Pendant l’anesthésie
L’anesthésie est généralement administrée par voie intraveineuse, bien que dans certains cas, il puisse s’agir d’un gaz que vous respirez à travers un masque. Pendant l’anesthésie, vous devrez installer un tube respiratoire dans votre trachée pour vous aider à respirer. Votre anesthésiste vous surveillera pendant la procédure pour s’assurer que votre tension artérielle, votre température corporelle et votre respiration sont normales. Ils peuvent apporter des ajustements à vos médicaments si nécessaire.
Après l’anesthésie
Votre tube respiratoire sera retiré à la fin de la procédure. Vous vous réveillerez lorsque les médicaments anesthésiques seront arrêtés. Vous pouvez vous réveiller en salle d’opération ou dans une salle de réveil séparée. Vous devez vous attendre à vous sentir groggy et/ou confus. Vous pourriez également avoir la nausée. Votre médecin peut vous prescrire des médicaments pour lutter contre les nausées et toute douleur que vous ressentez à la suite de la procédure.
Il n’est pas sécuritaire de conduire après avoir été sous anesthésie. Par conséquent, si l’intervention ne nécessite pas d’hospitalisation, vous devrez demander à quelqu’un de vous reconduire chez vous.
Foire aux questions
- Combien de temps faut-il pour que les médicaments d’anesthésie générale soient éliminés de l’organisme ?
Environ 24 heures.
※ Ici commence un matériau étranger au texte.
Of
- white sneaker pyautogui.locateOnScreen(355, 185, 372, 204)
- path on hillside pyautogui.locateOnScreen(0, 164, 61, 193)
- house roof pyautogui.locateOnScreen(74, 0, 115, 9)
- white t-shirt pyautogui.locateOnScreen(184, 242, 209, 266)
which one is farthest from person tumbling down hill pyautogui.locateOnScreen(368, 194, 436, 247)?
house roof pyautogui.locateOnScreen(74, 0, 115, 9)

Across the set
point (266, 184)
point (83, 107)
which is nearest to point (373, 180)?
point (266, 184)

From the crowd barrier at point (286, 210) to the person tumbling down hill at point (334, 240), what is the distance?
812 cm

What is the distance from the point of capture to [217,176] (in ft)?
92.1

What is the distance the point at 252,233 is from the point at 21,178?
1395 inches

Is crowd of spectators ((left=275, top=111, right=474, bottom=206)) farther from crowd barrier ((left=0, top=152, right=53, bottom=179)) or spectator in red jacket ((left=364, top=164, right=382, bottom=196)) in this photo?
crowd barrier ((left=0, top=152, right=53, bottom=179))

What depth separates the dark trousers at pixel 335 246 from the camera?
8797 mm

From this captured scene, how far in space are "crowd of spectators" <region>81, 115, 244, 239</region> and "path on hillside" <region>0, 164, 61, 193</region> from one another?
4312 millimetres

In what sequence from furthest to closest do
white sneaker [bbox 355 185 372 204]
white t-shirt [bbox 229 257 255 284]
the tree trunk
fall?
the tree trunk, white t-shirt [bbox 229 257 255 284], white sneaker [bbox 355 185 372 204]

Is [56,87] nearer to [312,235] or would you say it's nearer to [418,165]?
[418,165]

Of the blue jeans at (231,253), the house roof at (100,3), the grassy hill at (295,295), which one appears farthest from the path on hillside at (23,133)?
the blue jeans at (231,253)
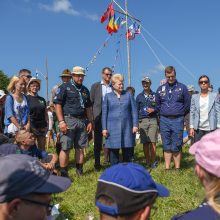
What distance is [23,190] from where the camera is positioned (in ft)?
6.47

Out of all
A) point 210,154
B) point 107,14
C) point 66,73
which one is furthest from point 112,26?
point 210,154

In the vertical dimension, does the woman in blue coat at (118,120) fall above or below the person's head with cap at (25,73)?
below

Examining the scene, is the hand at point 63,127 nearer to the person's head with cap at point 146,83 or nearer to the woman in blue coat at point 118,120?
the woman in blue coat at point 118,120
C’est pourquoi il est conseillé de ne pas conduire, d’essayer de travailler ou de faire toute autre activité nécessitant toute votre attention pendant au moins une journée après avoir reçu une anesthésie générale.
- Pourquoi est-ce que je me sens encore étourdi quelques jours après une anesthésie générale ?
Cela a peut-être moins à voir avec l’anesthésie qu’avec l’énergie que votre corps utilise pour guérir de la procédure que vous avez subie. La somnolence peut également être due à des analgésiques postopératoires ou à un retour trop précoce à vos activités habituelles.
- Existe-t-il un moyen d’accélérer la récupération après une anesthésie générale ?
Il existe des preuves que la caféine pourrait faire l’affaire. Dans les études, la caféine administrée par voie intraveineuse a eu un certain nombre d’effets positifs sur la récupération après une anesthésie générale, comme le retour à la normale de la respiration.